(PROVIDED TEXT begins)

Mighty Moore determined to make most of second chance
GAELIC GAMES:Galway went up to Dublin to claim the Liam MacCarthy Cup and will not be satisfied until they bring it home. But their captain knows Kilkenny will not hand the trophy over easily, writes KEITH DUGGAN
IT WAS the last place they expected to find themselves on the Sunday night of the All-Ireland final – heading down the motorway to Galway, half asleep and happy. For Galway captain Fergal Moore, the hours after the riveting drawn hurling final took them to a strange place.
“The feeling was hunger, first of all,” the Turloughmore man laughed at the last Galway press briefing of the year when asked about what his feeling was that evening. Moore was talking on a wintry Ballinasloe evening and the baleful weather emphasised just how long this All-Ireland hurling championship is stretching.
“We didn’t sit down until ten o’clock. But we were relieved to get home, first of all. And everyone was just delighted to get home and sleep in their own bed.
“So after the match we had a lovely meal in the Regency and mingled with the fans for a while and then got back home.
“There is a lot of goodwill for this team in Galway this year and we appreciate that. But we went up to win the All-Ireland. We drew it and we bought ourselves another chance to win it now.”
Moore is the perfect choice as Galway captain. It isn’t just because of the excellent sweeping play with which he settled into
the frantic opening period of the drawn game; it is the calmness with which he reinforces the Galway message.
Anthony Cunningham has been pragmatic and cool throughout Galway’s impressive summer run and Moore has much the same temperament, talking through the importance of methodology and routine in Galway’s preparation.
For instance, they chose to travel to Dublin on the morning of the final as that had been their habit all summer. Moore sat beside Niall Healy and they chatted and listened to music.

(PROVIDED TEXT ends)
(INFORMATION PROVIDED begins)

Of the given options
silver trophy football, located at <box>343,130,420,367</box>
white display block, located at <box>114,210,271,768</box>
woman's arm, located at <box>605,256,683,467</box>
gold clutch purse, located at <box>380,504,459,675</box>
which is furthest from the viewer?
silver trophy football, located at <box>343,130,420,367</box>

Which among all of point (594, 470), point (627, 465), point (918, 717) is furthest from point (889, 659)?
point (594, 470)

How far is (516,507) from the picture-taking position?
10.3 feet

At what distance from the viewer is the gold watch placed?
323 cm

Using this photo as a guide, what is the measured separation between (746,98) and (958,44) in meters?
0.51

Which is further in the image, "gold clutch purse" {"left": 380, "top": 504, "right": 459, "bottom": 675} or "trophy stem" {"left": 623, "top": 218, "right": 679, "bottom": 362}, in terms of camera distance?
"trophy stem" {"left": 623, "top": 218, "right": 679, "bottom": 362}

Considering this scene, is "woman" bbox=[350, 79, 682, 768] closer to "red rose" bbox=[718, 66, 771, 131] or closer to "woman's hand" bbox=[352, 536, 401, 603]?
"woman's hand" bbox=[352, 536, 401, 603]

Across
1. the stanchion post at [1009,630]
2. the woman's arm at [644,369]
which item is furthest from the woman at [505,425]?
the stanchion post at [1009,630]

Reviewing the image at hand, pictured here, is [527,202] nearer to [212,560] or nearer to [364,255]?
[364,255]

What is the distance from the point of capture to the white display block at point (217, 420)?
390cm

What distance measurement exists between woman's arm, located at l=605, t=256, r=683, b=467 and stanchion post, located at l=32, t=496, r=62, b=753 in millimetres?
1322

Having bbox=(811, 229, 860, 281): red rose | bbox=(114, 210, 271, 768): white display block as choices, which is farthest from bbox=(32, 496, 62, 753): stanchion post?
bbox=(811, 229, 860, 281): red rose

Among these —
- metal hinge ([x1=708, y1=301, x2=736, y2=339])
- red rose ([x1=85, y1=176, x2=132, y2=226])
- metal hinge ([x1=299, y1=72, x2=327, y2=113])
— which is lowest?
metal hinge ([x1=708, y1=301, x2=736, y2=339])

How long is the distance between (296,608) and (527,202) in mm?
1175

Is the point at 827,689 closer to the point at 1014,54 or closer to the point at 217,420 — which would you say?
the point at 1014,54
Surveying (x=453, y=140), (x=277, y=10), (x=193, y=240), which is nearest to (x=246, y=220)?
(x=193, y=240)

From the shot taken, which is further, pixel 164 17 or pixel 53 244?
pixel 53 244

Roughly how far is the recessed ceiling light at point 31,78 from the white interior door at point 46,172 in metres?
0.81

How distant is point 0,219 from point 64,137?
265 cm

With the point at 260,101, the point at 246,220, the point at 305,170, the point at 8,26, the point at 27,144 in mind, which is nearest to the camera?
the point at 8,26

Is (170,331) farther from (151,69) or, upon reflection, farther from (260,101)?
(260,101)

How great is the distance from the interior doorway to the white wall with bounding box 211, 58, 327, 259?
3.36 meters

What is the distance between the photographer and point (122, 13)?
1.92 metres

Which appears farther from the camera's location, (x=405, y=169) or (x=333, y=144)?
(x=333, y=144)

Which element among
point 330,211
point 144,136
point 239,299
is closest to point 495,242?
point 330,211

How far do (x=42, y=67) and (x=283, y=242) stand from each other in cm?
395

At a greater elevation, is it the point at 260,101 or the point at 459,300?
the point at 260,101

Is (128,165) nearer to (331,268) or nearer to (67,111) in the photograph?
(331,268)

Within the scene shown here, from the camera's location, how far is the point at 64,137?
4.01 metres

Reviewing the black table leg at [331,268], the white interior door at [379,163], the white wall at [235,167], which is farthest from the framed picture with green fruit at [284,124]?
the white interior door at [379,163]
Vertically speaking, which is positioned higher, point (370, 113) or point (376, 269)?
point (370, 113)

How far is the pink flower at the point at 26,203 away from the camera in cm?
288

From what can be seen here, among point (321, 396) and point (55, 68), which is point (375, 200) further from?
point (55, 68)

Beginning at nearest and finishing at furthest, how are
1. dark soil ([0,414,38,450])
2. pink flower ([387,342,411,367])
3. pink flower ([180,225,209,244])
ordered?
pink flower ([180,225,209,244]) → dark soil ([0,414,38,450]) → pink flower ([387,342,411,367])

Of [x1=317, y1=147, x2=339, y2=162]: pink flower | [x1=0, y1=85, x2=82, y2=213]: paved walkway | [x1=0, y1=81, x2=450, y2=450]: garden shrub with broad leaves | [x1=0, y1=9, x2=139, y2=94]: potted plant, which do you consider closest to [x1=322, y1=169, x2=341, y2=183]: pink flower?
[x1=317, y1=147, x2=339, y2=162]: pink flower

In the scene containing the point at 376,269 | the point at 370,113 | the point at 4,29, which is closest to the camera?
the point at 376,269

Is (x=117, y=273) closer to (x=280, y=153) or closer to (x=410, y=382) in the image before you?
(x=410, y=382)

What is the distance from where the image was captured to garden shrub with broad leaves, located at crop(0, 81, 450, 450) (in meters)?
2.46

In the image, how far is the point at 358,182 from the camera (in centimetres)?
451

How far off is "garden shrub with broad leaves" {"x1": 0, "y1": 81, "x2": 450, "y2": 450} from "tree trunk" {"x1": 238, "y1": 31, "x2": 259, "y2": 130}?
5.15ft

(INFORMATION PROVIDED ends)
(INFORMATION PROVIDED begins)

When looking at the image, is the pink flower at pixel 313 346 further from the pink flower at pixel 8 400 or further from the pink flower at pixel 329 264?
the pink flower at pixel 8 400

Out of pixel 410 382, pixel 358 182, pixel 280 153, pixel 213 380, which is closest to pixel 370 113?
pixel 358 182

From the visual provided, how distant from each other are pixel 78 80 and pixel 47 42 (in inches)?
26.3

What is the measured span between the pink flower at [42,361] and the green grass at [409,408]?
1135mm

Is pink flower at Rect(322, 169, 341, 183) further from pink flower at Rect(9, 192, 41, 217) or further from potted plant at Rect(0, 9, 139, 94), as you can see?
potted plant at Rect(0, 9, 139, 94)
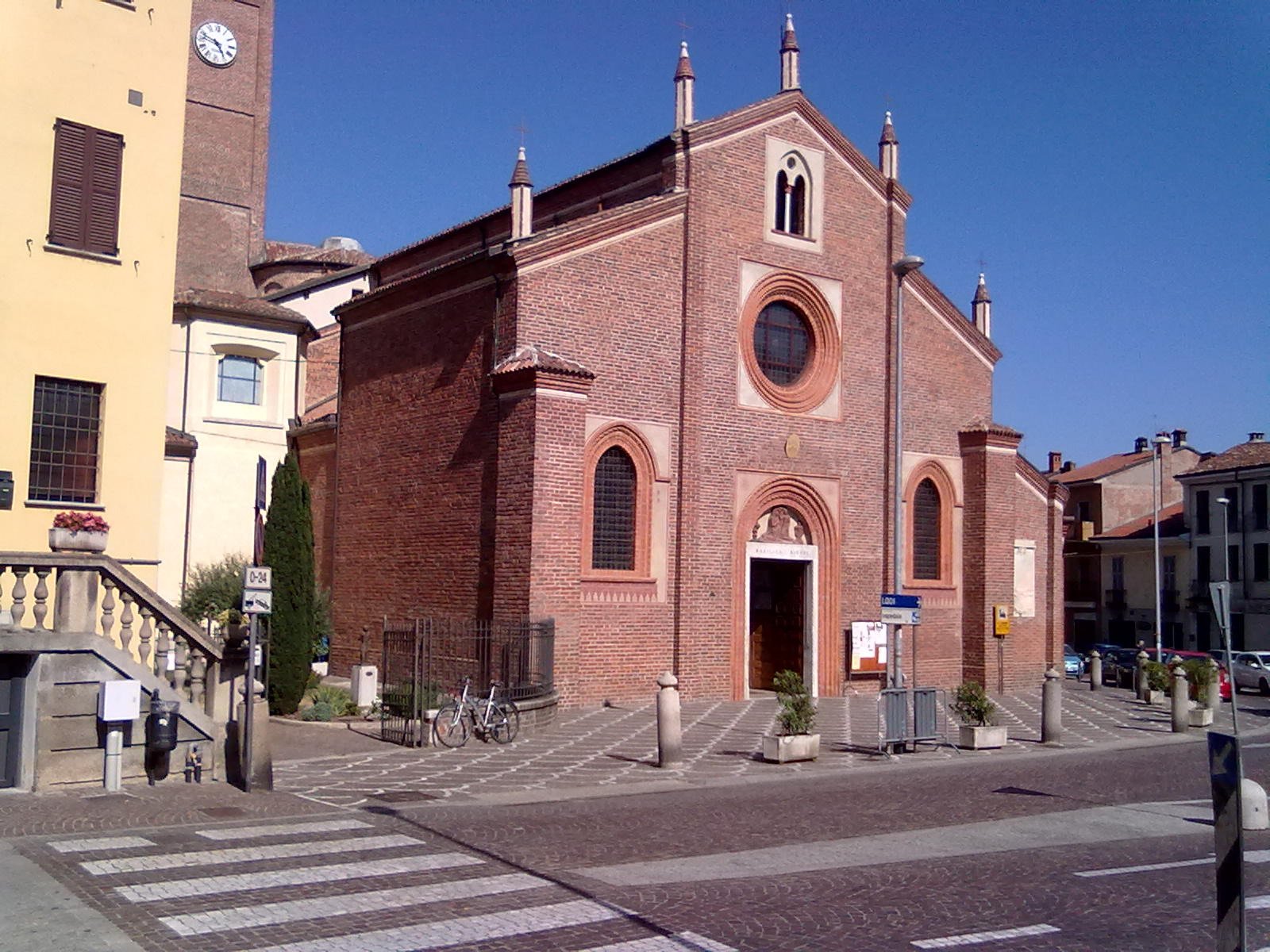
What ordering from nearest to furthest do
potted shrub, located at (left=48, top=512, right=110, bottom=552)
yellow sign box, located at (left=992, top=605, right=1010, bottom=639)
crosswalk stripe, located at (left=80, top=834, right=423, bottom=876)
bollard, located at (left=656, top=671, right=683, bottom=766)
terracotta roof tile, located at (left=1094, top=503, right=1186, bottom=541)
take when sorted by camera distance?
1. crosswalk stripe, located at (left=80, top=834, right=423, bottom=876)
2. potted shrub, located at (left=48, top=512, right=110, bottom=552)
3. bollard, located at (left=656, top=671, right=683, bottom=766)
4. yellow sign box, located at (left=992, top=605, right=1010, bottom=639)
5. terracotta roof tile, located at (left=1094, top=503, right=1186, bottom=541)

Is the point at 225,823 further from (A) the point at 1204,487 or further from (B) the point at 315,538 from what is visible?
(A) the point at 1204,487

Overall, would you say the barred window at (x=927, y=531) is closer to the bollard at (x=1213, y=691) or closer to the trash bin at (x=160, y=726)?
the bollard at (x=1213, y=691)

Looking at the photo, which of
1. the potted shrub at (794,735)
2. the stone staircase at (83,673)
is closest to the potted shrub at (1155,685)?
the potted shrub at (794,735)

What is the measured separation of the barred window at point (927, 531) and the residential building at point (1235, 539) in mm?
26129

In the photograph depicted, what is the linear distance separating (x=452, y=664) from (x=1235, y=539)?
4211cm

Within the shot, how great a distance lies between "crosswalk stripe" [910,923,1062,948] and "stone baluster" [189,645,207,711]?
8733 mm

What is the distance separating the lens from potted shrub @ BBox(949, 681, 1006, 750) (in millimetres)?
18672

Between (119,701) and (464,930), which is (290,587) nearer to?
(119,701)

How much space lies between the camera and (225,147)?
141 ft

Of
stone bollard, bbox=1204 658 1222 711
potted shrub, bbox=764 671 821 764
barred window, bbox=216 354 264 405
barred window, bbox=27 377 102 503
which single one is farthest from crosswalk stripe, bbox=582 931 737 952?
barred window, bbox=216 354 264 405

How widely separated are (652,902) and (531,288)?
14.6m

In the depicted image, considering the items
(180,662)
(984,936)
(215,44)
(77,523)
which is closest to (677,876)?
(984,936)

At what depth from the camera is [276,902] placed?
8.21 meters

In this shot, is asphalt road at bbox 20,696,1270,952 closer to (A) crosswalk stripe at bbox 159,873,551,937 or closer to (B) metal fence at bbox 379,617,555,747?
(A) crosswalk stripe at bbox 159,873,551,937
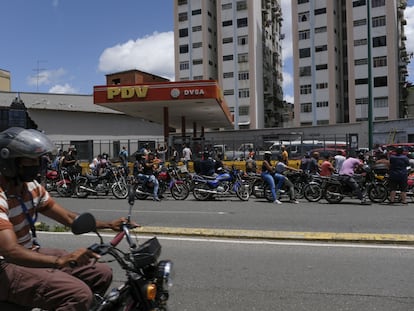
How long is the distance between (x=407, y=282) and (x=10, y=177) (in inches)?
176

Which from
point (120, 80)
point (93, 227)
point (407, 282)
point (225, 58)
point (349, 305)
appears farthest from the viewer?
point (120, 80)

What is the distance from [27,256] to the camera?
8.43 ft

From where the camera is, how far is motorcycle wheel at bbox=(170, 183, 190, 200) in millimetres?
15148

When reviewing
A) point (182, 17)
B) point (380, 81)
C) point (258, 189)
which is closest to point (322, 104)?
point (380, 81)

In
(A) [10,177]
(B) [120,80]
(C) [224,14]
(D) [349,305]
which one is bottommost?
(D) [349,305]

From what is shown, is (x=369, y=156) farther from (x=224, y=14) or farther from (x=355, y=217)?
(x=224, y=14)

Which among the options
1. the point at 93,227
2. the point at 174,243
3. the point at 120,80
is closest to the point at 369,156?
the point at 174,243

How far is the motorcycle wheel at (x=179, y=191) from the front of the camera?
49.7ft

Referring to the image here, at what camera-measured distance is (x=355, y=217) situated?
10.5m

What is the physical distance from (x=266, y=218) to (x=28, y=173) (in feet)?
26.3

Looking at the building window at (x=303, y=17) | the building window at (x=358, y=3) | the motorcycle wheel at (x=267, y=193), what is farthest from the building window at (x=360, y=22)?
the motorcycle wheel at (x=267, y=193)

(INFORMATION PROVIDED ends)

WORK REQUEST: Carry on the article about Galway hurling captain Fergal Moore, picking up right after its final sentence.

TASK RESULT:
They knew exactly what they would face in terms of the pre-match ceremonies and had timed their warm-up accordingly. And when the whistle went, it was the All-Ireland final novices who settled faster. But even when things were swinging for Galway, Moore expected a big response from Kilkenny at some stage.
“As a team we hit the ground running. Eleven of our team had never played in an All-Ireland final before. You are playing the All-Ireland champions on the biggest day of the year – I think they have been in 13 of the last 15 All-Ireland finals and have won eight – so you know they will have a purple patch in the match. It is how you deal with that and recover from it that makes your mark on the team.
“So you are focusing on the next ball and hoping your forwards will get on the ball and tap over a score. We got a big goal from Niall Burke and then got the free at the end. It was my first All-Ireland so it is hard to compare but I was very tired and we were relieved to get the draw.
“I think we were just excited to be looking forward to an All-Ireland final replay was the overriding emotion on the Monday afterwards.”
Moore was one of the players on the Galway goal line when Henry Shefflin lined up to strike his penalty and maintains a strictly neutral view on whether the Kilkenny captain might have gone low with the strike rather than opting for the point.
“I don’t know. I was just focusing on the ball. A lot has been said and written since about whether he should have gone for one or the other and the fact is he took the point, it was a draw and we have another game. Myself and Tony Óg were on the line. But it is in the past now.”
He is equally uninterested in the fact this Galway team has managed to do something that has eluded all maroon teams since 1988 – go to an All-Ireland final and not lose.
“The squad that is hurling now is the Galway hurling squad 2012. Anything that any team has done before it or any the team of 2013 will do has no relevance. This year, we made a pact that we would fight for every ball until the final whistle and that was the most encouraging thing – nobody gave up and thankfully we got the free late on and all credit to Joe (Canning), he nailed it.”
And with that equaliser by Canning, Galway were back at square one – on the bus heading towards midnight and thinking about an All-Ireland final yet to be played.
“After any game you are sore and tired. We were well able to sleep. We had been on the go since seven or eight in the morning when we left Galway. We had a day or two booked off and you need that to get the body recovered. I work as a physiotherapist in the regional hospital and was back to work on the Wednesday.
Since then Galway have analysed the strengths and weaknesses of their performance. They spent the first week in recovery and the second week in full training.
This week, they are back in preparatory mode.
“I think it will be more of the same,” Moore predicts of the replay. “There is a huge prize at stake and what the draw brought us was another chance at an All-Ireland final.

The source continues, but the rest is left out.